Sadly, Brown, 76, has been felled by a series of mini-strokes that left her unable to create new work. Well-loved for her generosity and playfulness as well as for her choreographic genius, she will be missed by many who anticipated each new work with pleasure.
Brown rehearsing in her loft, 1970s. Photo by Lois Greenfield, Perron collection.
During its season at Brooklyn Academy of Music last winter, the Trisha Brown Dance Company announced a three-part plan to continue her work. First, taking a page from the Cunningham Dance Foundation’s “Legacy Tour,” TBDC has embarked on a three-year tour called “Proscenium Works, 1979–2011.” The repertoire will include her well-known collaborations with the likes of artists Robert Rauschenberg and Donald Judd, and composer Laurie Anderson, with titles like Set and Reset, Glacial Decoy, and Foray Forêt. The job of artistic director will be shared by her two longest dance associates: Diane Madden and Carolyn Lucas, who have been with the company 33 and 29 years respectively.

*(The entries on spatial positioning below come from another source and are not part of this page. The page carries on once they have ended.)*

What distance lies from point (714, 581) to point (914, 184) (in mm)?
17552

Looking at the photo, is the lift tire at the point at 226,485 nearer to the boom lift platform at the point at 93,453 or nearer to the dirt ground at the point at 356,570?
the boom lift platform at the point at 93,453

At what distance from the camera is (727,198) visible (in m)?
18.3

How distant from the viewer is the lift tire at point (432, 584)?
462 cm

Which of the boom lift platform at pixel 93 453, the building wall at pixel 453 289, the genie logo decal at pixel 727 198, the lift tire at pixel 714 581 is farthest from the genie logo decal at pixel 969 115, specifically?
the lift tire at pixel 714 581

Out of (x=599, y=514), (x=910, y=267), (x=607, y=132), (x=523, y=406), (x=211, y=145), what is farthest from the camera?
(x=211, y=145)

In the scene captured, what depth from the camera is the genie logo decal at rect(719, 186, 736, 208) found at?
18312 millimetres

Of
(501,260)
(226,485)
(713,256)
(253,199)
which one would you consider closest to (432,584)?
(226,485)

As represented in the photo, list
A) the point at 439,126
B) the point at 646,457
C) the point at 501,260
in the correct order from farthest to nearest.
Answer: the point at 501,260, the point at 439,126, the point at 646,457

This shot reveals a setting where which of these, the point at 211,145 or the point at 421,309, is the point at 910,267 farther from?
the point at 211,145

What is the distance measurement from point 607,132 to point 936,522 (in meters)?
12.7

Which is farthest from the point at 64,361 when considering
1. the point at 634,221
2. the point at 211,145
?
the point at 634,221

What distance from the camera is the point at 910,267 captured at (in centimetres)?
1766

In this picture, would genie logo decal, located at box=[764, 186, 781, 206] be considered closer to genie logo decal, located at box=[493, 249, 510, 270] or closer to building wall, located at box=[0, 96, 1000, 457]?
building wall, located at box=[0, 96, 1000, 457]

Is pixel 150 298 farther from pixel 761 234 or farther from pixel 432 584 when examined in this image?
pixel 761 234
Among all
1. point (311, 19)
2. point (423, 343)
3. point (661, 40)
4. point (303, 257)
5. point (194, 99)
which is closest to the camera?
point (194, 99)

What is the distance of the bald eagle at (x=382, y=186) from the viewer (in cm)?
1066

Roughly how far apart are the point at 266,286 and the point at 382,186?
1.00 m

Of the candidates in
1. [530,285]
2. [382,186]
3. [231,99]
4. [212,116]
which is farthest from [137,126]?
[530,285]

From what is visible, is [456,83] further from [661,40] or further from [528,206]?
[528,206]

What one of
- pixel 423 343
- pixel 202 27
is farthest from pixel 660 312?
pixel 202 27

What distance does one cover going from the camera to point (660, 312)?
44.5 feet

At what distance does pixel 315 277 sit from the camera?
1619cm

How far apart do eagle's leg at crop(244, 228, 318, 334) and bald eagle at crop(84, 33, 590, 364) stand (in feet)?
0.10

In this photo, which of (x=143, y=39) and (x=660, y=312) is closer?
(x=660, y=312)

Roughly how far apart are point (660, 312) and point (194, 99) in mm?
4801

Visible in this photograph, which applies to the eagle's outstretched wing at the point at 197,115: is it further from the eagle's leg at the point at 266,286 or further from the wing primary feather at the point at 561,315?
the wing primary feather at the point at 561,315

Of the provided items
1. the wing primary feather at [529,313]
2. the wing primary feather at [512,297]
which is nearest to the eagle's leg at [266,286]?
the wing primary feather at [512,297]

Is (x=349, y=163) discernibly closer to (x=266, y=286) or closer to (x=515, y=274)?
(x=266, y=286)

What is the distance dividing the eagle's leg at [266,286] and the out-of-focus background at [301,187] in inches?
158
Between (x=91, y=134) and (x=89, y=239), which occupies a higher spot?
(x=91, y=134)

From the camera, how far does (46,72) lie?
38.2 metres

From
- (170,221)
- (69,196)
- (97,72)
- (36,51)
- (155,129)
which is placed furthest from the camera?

In 2015, the company will return to the 1970s-type of presentation, when Brown’s dances appeared in art galleries, firehouses, and other non-proscenium spaces. Brown aligned herself more with art than entertainment, and she is often the first choreographer museum curators think of when extending into “performance.”
The last prong of the plan is to create an online interactive media library in the spirit of experimenting with another non-theatrical space. Needless to say, it will be comforting to still have Trisha with us in this way.